→ **GIVEN PASSAGE**

On 8/14/21 11:10 PM, rempas wrote:

 So when I'm doing something like the following: `string name = "John";`
 Then what's the actual type of the literal `"John"`?
As you say and as the code shows, there are two constructs in that line. The right-hand side is a string literal. The left-hand side is a 'string'.
 Strings are not 0 terminated in D. See "Data Type Compatibility" for
 more information about this. However, string literals in D are 0
 terminated.
The string literal is embedded into the compiled program as 5 bytes in this case: 'J', 'o', 'h', 'n', '\0'. That's the right-hand side of your code above. 'string' is an array in D and arrays are stored as the following pair: size_t length; // The number of elements T * ptr; // The pointer to the first element (This is called a "fat pointer".) So, if we assume that the literal 'John' was placed at memory location 0x1000, then the left-hand side of your code will satisfy the following conditions: assert(name.length == 4); // <-- NOT 5 assert(name.ptr == 0x1000); The important part to note is how even though the string literal was stored as 5 bytes but the string's length is 4. As others said, when we add a character to a string, there is no '\0' involved. Only the newly added char will the added. Functions in D do not need the '\0' sentinel to know where the string ends. The end is already known from the 'length' property. Ali
Aug 15 2021
prev sibling parent Steven Schveighoffer <schveiguy gmail.com> writes:
On 8/15/21 2:10 AM, rempas wrote:
 So when I'm doing something like the following: `string name = "John";`
 Then what's the actual type of the literal `"John"`?

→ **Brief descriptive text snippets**
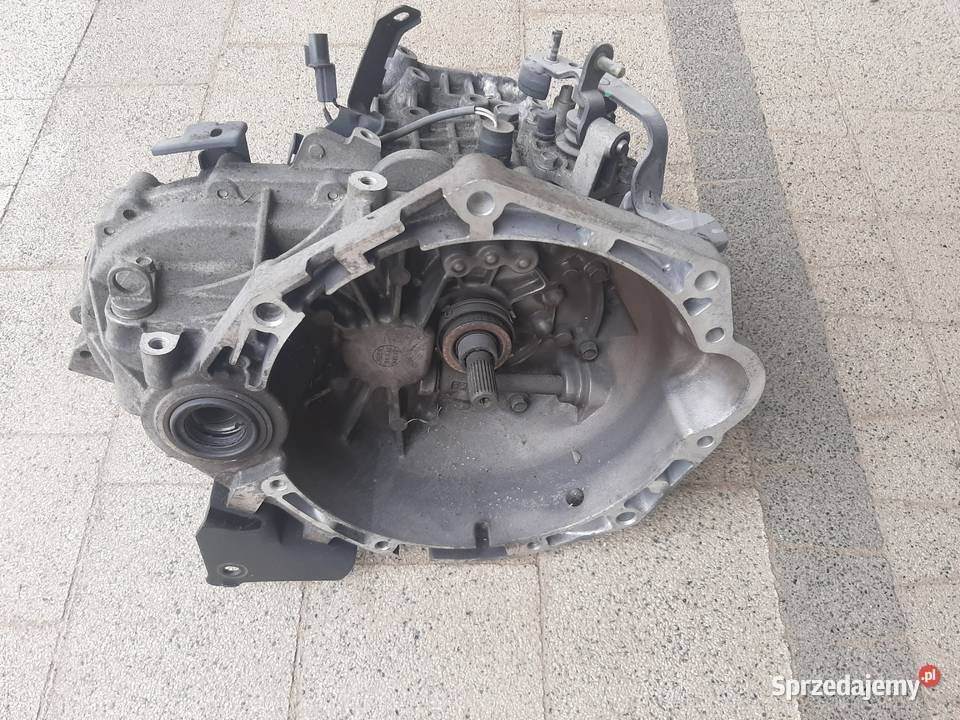 Skrzynia biegów Hyundai I20 GB 12 Benzyna Olsztyn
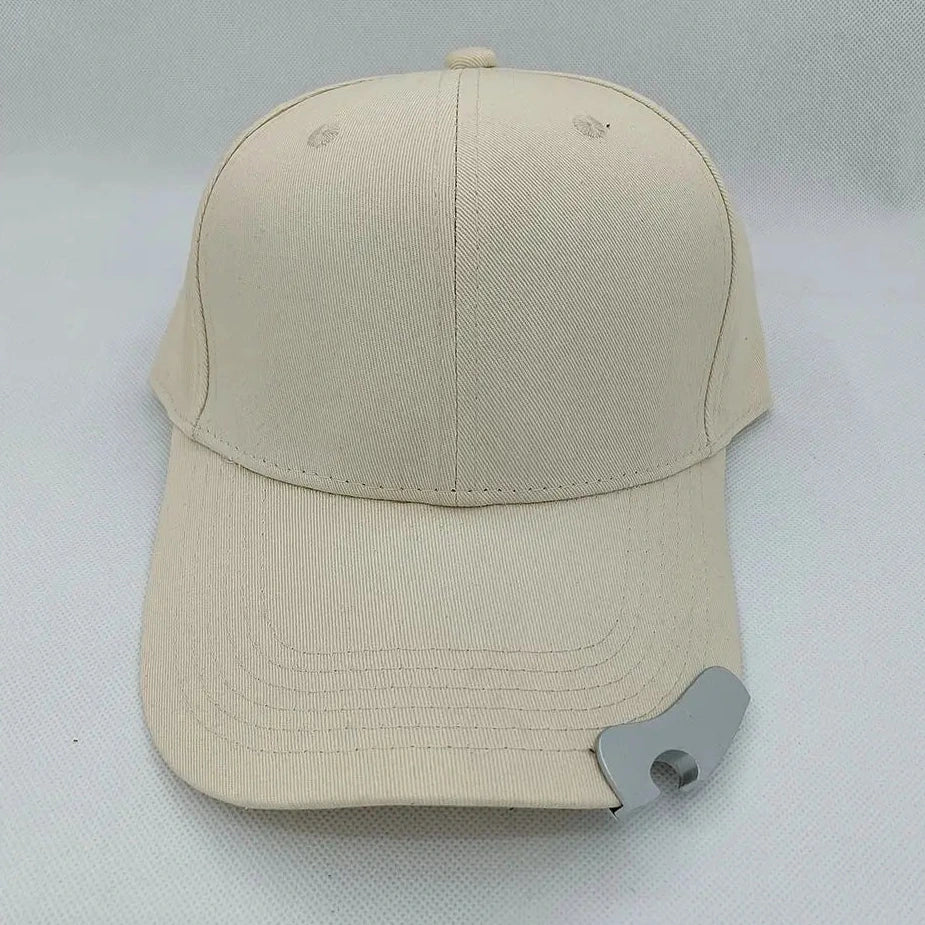 Bottle Beer Opener Baseball Cap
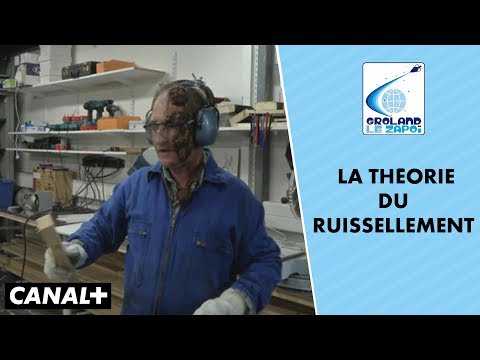 Tout comprendre à la suppression de l’ISF par Emmanuel Macron - Groland Le Zapoï du 07/10 - CANAL+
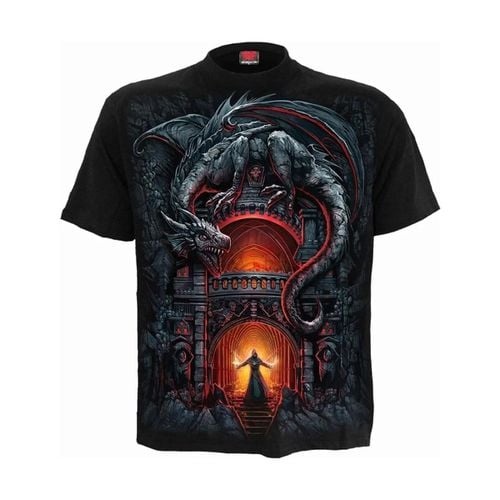 T-shirt Spiral Dragon's Lair - Spiral - Modalova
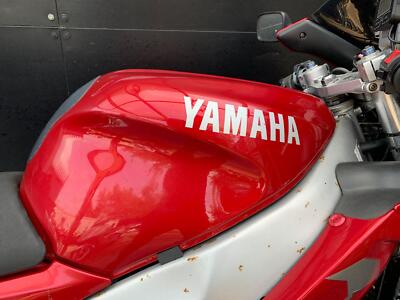 YAMAHA YZF600R THUNDERCAT HPI CLEAR PROJECT BIKE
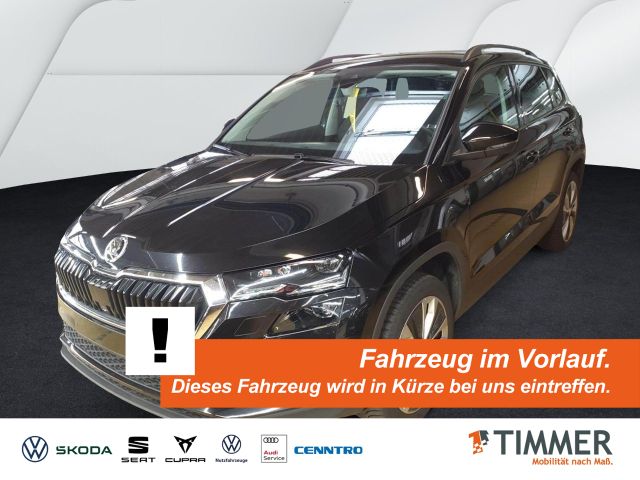 Skoda Karoq 1.5 TSI STYLE *AHK *MATRIX *RKAM *VIRTUAL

→ **ACTIVITY**
Repeat word for word the stretch of the forum thread on D strings that begins with "On 8/14/21 11:10" and ends with "terminated.".

→ **RESPONSE AREA**
On 8/14/21 11:10 PM, rempas wrote:

 So when I'm doing something like the following: `string name = "John";`
 Then what's the actual type of the literal `"John"`?
As you say and as the code shows, there are two constructs in that line. The right-hand side is a string literal. The left-hand side is a 'string'.
 Strings are not 0 terminated in D. See "Data Type Compatibility" for
 more information about this. However, string literals in D are 0
 terminated.